» **РАБОЧИЕ ЗАДАНИЯ**:
A - Ответьте на вопросы по отрывку о выборе между подпольем и полком:
(i) Против кого, по его словам, предстоит сражаться в этой войне?
(ii) Мундир какого полка он снова надел?
(iii) Где некоторые из бывших товарищей по подполью уже участвовали в подобных переделках?
B - Выведите без изменений фрагмент отрывка о выборе между подпольем и полком от слов «Итак, его первое» до слов «с моим народом.» включительно.
C - Можно ли сжато, в виде списка, передать абзац отрывка о выборе между подпольем и полком, который начинается словами «Я убежден, во время битвы», сохранив его основные факты?

» **СТРАНИЦА**:
* * * * * * * * *

Он знал, что эта война не будет войной красных мундиров королевской гвардии Георга, способом занять солдат, но станет исторической драмой, что это в большей мере крестовый поход, нежели сами крестовые походы. «Мы будем сражаться против сознательных и расчетливых анархистов, которые нападают на нашу национальную цивилизацию и религию».
Итак, его первое побуждение — вернуться во Францию. Однако оно неокончательное.
«Перед тем как в третий раз пересечь Ла-Манш, я решил пересмотреть доводы в пользу подполья и ровно в тот момент, когда оно могло привести меня к подвигам и славе, снова надел мундир Ирландского гвардейского полка».
Почему? Прежде всего, французами должны командовать сами французы. Но самое важное: «Мой долг и в качестве солдата, и в качестве офицера велит мне оставаться с моим народом.
Я убежден, во время битвы, несмотря на всю тяжесть службы и физические ужасы войны, солдат в своем полку ведет более высокое и трудное существование, нежели безответственный искатель приключений. Мне было очевидно, что среди моих бывших товарищей по подполью не все отличались неукоснительной верностью; некоторые уже участвовали в таких же переделках в Южной Америке, в Иностранном легионе, в Испании [т. е. люди, похожие на Александрова. — Ф. А.]. И по сути это в высшей степени эгоистическое существование, в большей степени провоцирующее ненависть в врагам, нежели любовь к родине. Организация, предполагающая использовать эту ненависть во имя своих политических целей, с нравственной точки зрения встает на опасный путь. Партизанская война часто приводит к появлению профессиональных наемников, которые любят войну и могут существовать лишь в атмосфере насилия, беспорядка и разрушения.

* * * * * * * * *

» **Записи набора данных**:
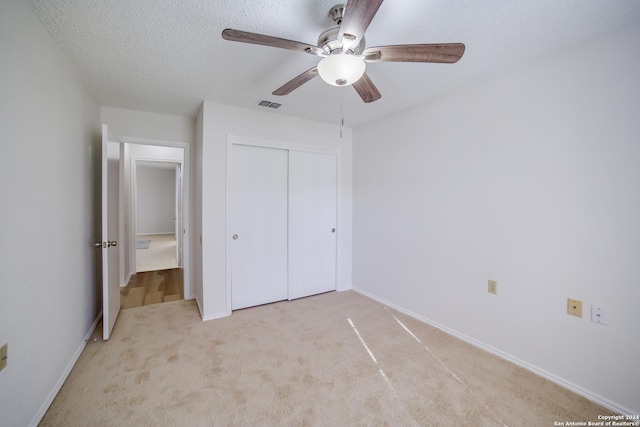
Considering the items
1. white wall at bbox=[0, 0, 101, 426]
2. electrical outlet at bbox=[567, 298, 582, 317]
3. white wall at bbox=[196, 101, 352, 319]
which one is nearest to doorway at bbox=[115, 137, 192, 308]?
white wall at bbox=[196, 101, 352, 319]

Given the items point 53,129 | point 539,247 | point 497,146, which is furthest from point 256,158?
point 539,247

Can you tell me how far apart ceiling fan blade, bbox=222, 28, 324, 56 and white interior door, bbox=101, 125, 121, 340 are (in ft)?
5.68

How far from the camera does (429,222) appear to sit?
2.65 m

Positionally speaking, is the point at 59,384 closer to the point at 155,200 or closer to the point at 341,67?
the point at 341,67

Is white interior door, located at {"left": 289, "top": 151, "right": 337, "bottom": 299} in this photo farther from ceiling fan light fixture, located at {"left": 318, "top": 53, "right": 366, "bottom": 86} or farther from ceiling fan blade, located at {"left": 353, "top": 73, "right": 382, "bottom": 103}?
ceiling fan light fixture, located at {"left": 318, "top": 53, "right": 366, "bottom": 86}

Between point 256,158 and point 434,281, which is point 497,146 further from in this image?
point 256,158

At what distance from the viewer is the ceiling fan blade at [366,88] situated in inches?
64.4

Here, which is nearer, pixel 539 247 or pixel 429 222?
pixel 539 247

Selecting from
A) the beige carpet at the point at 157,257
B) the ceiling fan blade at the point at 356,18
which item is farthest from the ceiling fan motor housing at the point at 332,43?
the beige carpet at the point at 157,257

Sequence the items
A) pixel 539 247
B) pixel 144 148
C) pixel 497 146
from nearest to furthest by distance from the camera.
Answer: pixel 539 247
pixel 497 146
pixel 144 148

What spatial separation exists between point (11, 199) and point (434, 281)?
3077 mm

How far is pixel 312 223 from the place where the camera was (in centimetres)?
→ 340

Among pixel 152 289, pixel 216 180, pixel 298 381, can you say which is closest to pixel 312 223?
pixel 216 180

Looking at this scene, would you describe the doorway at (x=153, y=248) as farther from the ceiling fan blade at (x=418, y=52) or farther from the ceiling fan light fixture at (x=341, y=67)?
the ceiling fan blade at (x=418, y=52)
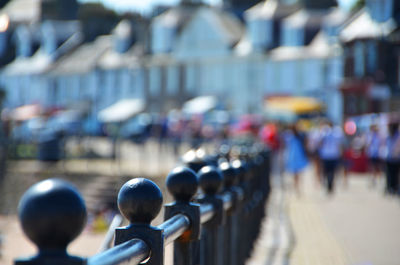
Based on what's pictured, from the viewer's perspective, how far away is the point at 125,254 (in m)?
1.75

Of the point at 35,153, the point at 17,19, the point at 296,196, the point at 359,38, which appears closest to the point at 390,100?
the point at 359,38

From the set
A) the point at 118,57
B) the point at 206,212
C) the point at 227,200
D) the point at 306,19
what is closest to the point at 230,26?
the point at 306,19

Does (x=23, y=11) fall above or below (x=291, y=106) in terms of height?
above

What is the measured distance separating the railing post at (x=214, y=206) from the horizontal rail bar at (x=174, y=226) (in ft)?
2.33

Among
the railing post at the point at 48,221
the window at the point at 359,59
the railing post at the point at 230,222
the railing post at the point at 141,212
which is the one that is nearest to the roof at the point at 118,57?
the window at the point at 359,59

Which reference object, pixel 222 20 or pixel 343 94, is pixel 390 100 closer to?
pixel 343 94

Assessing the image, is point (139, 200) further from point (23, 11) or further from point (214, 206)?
point (23, 11)

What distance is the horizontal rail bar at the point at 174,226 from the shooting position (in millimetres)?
2312

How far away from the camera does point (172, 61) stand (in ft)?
173

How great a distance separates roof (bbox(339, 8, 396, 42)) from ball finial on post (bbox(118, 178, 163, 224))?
34.8 meters

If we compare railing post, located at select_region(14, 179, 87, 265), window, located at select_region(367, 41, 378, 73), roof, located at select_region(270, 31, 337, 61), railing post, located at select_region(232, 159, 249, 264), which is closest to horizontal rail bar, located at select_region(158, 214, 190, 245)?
railing post, located at select_region(14, 179, 87, 265)

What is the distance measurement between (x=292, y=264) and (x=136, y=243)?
497 cm

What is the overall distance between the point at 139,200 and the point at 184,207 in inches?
29.9

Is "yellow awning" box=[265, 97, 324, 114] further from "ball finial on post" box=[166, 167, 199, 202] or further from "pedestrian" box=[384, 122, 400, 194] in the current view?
"ball finial on post" box=[166, 167, 199, 202]
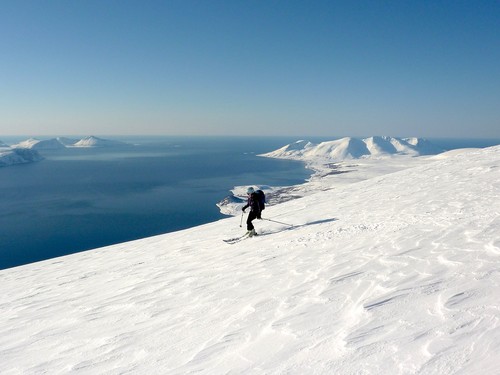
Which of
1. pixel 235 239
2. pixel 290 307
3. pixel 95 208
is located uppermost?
pixel 290 307

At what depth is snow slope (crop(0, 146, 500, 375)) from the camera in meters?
3.80

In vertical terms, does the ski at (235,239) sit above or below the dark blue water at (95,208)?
above

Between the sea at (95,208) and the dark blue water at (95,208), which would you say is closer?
the sea at (95,208)

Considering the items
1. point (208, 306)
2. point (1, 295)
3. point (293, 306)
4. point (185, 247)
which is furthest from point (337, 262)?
point (1, 295)

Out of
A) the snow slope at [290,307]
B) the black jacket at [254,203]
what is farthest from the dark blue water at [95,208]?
the snow slope at [290,307]

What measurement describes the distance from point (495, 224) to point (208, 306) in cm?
811

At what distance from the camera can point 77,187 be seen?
11231 centimetres

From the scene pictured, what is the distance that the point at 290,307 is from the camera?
5375mm

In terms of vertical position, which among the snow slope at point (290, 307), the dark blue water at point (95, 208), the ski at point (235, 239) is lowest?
the dark blue water at point (95, 208)

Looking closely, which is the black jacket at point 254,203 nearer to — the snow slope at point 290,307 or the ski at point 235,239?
the ski at point 235,239

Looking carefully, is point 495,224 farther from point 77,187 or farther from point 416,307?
point 77,187

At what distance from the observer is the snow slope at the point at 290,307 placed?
12.5ft

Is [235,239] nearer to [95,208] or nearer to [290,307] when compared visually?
[290,307]

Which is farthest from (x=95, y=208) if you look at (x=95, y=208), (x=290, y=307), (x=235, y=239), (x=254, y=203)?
(x=290, y=307)
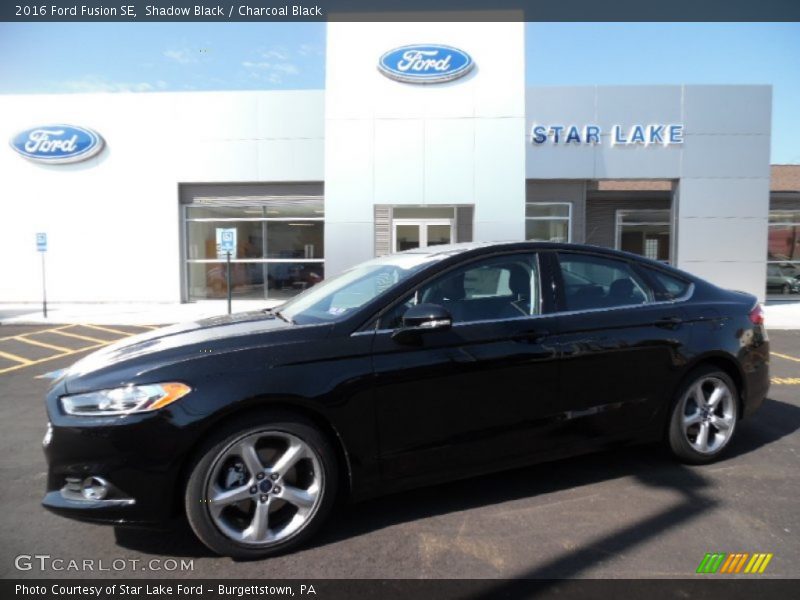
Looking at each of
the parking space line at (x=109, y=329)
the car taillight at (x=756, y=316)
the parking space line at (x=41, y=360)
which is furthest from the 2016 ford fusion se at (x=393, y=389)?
the parking space line at (x=109, y=329)

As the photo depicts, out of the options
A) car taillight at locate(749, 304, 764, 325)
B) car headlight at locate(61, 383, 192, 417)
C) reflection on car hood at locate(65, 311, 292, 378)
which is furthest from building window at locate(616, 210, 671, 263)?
car headlight at locate(61, 383, 192, 417)

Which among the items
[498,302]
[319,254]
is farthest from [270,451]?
[319,254]

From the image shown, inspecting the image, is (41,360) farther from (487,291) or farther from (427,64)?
(427,64)

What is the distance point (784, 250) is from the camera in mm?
18781

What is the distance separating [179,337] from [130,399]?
0.61m

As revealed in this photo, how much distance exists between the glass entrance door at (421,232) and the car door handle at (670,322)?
1149 centimetres

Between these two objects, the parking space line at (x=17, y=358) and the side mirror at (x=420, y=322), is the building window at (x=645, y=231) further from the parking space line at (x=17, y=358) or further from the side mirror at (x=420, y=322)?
the side mirror at (x=420, y=322)

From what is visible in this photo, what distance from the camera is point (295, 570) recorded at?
2.59 meters

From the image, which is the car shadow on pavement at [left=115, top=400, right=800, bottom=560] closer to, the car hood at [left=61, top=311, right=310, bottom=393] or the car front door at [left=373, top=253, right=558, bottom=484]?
the car front door at [left=373, top=253, right=558, bottom=484]

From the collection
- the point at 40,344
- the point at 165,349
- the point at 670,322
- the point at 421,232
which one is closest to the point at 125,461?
the point at 165,349

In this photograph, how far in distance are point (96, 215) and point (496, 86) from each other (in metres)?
12.7

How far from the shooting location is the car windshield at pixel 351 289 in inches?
125
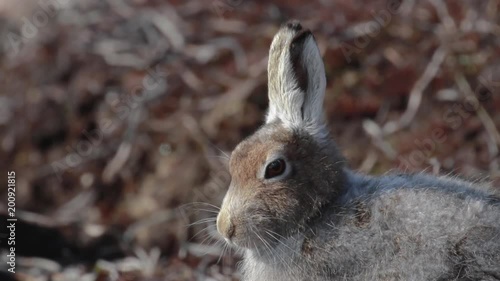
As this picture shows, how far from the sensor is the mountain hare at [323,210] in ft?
16.2

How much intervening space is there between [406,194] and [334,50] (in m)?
4.31

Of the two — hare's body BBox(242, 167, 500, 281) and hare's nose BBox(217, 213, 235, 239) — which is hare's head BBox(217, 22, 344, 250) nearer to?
hare's nose BBox(217, 213, 235, 239)

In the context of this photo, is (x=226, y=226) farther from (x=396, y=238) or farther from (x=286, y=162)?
(x=396, y=238)

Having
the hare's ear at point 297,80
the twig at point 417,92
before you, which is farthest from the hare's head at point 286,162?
the twig at point 417,92

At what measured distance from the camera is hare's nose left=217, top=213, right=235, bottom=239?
5.29 m

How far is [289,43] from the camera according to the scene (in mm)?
5418

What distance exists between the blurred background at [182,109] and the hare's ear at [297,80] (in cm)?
201

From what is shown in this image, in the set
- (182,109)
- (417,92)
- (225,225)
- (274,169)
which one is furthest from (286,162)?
(182,109)

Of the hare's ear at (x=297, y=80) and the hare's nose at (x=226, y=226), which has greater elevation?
the hare's ear at (x=297, y=80)

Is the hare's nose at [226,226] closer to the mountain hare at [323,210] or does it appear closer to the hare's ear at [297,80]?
the mountain hare at [323,210]

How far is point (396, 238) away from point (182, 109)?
4938mm

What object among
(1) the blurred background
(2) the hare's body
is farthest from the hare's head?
(1) the blurred background

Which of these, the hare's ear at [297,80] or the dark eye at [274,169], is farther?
the hare's ear at [297,80]

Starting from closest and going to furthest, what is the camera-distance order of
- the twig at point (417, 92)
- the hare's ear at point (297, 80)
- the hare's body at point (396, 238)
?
1. the hare's body at point (396, 238)
2. the hare's ear at point (297, 80)
3. the twig at point (417, 92)
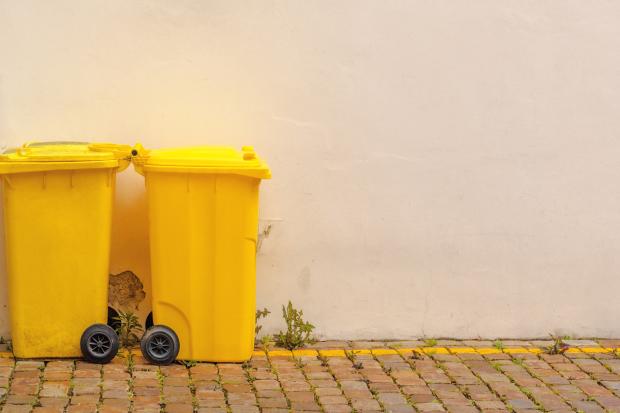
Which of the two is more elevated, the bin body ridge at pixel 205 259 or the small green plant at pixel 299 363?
the bin body ridge at pixel 205 259

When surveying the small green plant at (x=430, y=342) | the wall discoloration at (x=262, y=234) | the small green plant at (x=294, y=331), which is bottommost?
the small green plant at (x=430, y=342)

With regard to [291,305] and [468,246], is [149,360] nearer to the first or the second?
[291,305]

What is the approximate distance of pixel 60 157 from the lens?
6379 mm

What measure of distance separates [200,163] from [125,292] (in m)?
1.21

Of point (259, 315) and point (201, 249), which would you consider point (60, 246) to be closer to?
point (201, 249)

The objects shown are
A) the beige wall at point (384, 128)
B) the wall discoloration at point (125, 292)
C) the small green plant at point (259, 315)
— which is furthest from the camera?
the small green plant at point (259, 315)

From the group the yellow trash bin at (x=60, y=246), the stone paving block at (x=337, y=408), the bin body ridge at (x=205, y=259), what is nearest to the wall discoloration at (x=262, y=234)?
the bin body ridge at (x=205, y=259)

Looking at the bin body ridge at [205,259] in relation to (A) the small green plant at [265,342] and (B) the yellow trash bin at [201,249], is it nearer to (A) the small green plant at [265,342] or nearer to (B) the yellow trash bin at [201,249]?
(B) the yellow trash bin at [201,249]

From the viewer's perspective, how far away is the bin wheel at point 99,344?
21.4 ft

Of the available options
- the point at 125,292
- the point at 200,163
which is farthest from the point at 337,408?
the point at 125,292

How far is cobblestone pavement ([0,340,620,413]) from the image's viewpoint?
19.6ft

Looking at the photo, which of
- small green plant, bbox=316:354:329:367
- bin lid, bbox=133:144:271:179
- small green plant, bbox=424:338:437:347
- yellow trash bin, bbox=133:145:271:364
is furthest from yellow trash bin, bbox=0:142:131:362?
small green plant, bbox=424:338:437:347

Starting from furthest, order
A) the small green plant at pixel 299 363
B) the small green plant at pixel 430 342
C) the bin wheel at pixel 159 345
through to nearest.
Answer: the small green plant at pixel 430 342, the small green plant at pixel 299 363, the bin wheel at pixel 159 345

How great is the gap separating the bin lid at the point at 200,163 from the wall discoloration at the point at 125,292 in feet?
2.88
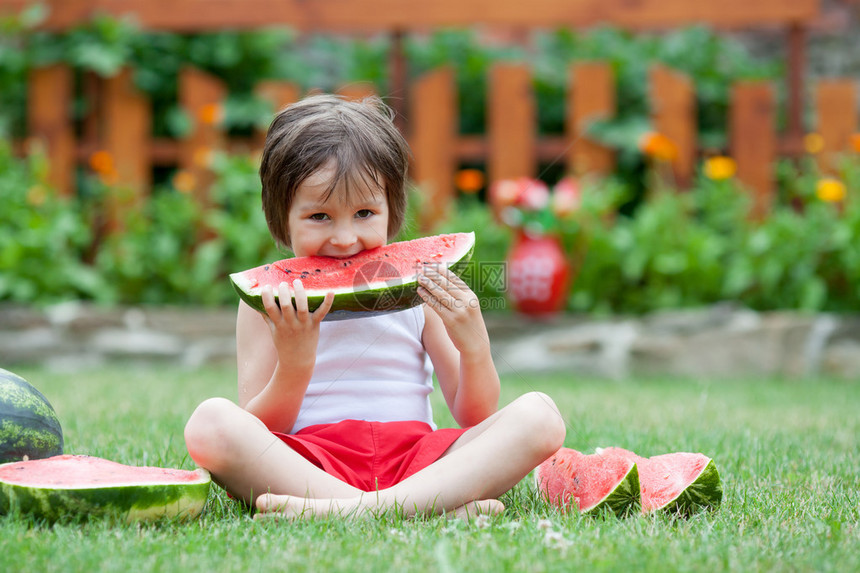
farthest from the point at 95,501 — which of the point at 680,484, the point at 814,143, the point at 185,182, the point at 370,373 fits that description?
the point at 814,143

* * * * * * * * *

» **ОТВЕТЫ ПО ЗАДАНИЯМ**:
A -
(i) Против сознательных и расчетливых анархистов, которые нападают на национальную цивилизацию и религию.
(ii) Ирландского гвардейского полка.
(iii) В Южной Америке, в Иностранном легионе, в Испании.

B -
Итак, его первое побуждение — вернуться во Францию. Однако оно неокончательное.
«Перед тем как в третий раз пересечь Ла-Манш, я решил пересмотреть доводы в пользу подполья и ровно в тот момент, когда оно могло привести меня к подвигам и славе, снова надел мундир Ирландского гвардейского полка».
Почему? Прежде всего, французами должны командовать сами французы. Но самое важное: «Мой долг и в качестве солдата, и в качестве офицера велит мне оставаться с моим народом.

C -
- Солдат в своем полку, несмотря на тяжесть службы и ужасы войны, ведет более высокое и трудное существование, чем безответственный искатель приключений.
- Не все бывшие товарищи по подполью отличались неукоснительной верностью; некоторые уже побывали в подобных переделках в Южной Америке, в Иностранном легионе, в Испании.
- Такое существование в высшей степени эгоистично и скорее вызывает ненависть к врагам, чем любовь к родине.
- Организация, использующая эту ненависть ради своих политических целей, с нравственной точки зрения встает на опасный путь.
- Партизанская война часто порождает профессиональных наемников, которые любят войну и могут жить лишь среди насилия, беспорядка и разрушения.